Il y a aussi l’indicible souffrance de la famille que ce geste a parallèlement meurtrie. Quelles réflexions pourraient être faites sur le suicide sans ajouter à la souffrance de ceux qu’un tel deuil a frappé ? Car si la mort a pu être envisagée comme une solution par celui ou celle qui l’a choisie volontairement, elle laisse chez tous les témoins de ce drame une lancinante et cruelle interrogation. En effet, comment échapper à l’accusation de n’avoir su ni prévoir ni com- prendre. En bref, de n’avoir pas su aimer ?
Dès lors, il convient de s’interdire toute pensée de jugement à l’égard d’un suicidé et de ses proches. Il convient aussi d’inscrire l’ensemble de nos remarques préliminaires en post-scriptum à cette interrogation : « Qui sommes-nous pour empêcher Dieu de pardonner à un homme, même son suicide ? »
Le silence auquel nous oblige cette question peut s’accompagner alors de trois considérations, elles aussi nécessaires et complémentaires.

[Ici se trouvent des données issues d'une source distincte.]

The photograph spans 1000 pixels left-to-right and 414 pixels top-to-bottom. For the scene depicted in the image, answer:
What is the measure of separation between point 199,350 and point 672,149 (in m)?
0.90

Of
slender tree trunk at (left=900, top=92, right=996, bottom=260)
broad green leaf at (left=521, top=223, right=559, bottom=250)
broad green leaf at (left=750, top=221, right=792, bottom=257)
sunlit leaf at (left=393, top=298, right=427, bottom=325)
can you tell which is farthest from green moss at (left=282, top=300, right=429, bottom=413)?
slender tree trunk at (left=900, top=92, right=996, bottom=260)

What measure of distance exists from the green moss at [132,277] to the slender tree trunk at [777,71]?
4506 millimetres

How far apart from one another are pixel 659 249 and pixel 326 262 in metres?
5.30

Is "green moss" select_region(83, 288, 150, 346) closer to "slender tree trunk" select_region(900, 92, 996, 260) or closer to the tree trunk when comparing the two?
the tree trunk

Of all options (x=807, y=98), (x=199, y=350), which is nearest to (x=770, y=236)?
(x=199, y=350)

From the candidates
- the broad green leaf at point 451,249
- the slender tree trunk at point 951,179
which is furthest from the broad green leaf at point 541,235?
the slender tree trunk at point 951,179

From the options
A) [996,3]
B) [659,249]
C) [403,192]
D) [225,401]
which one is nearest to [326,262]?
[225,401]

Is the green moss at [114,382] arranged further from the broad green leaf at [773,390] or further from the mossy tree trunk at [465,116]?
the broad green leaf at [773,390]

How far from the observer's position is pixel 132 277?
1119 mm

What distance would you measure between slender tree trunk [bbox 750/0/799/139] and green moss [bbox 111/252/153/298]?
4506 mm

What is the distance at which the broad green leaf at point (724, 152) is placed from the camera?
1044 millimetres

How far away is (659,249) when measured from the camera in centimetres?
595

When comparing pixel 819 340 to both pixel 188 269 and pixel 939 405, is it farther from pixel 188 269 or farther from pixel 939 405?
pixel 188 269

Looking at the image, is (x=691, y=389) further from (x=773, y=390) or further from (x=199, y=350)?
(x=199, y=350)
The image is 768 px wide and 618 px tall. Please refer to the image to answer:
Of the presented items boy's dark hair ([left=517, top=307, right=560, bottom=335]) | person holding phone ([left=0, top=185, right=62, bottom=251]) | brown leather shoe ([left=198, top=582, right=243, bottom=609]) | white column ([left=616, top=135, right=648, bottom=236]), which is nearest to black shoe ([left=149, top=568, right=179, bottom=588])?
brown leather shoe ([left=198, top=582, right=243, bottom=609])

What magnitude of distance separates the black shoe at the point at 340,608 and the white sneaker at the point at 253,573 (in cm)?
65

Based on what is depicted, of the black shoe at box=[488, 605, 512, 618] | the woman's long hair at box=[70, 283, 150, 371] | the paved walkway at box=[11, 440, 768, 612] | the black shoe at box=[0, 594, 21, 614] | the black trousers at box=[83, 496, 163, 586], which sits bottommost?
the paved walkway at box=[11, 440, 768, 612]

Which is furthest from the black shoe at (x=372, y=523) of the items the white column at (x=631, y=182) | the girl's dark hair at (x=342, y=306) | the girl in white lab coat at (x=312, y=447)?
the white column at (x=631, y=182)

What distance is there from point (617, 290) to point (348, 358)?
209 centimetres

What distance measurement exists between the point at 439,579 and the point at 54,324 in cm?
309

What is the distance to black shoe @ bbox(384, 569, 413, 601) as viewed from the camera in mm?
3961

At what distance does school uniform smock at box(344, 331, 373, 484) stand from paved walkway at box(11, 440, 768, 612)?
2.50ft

Il faut relever d’abord que la vie est un prêt dont nous sommes les gérants. Prendre la décision de détruire ce qui n’est pas notre propriété, c’est encourir le désaveu, voire le jugement, et la sanction du propriétaire. D’autant plus qu’en l’occurrence et à l’égard de sa propre vie, l’homme usurpe gravement le seul droit que Dieu lui refuse : celui de condamner à mort.
On objectera peut-être avec un personnage imaginé par Ebba de Pauli 58 :
58 L’Ermite. Delachaux & Niestlé, p. 49 à 52.
— « Il faut que la vie ait un sens. Quand elle l’a perdu, il est permis de se demander pourquoi elle devrait continuer. Quand tout ce qu’on a voulu conquérir, tout ce qu’on a aimé est détruit, quand plus personne au monde n’a besoin de vous, à quoi bon continuer à vivre ?
— » As-tu jamais vu un enfant né avant terme ? (…) Figure-toi un enfant qui, se déplaçant dans le sein de sa mère où il fait sombre et où il se sent à l’étroit, pour échapper à cette existence, s’en arracherait de force. Il naîtrait ainsi prématurément. (…) Une entrée violente dans cette existence — à supposer qu’un enfant en fût capable — serait de sa part la pire des folies. Mais tu n’en sais toi-même pas davantage sur l’existence où tu entrerais si tu te donnais la mort. Toi aussi tu y naîtrais avant terme. »
Le suicidé non seulement se condamne, mais il exécute la sentence par ses propres mains, peut-être fortifié dans cette triste résolution par Satan l’accusateur et le meurtrier. C’est le cas de Judas.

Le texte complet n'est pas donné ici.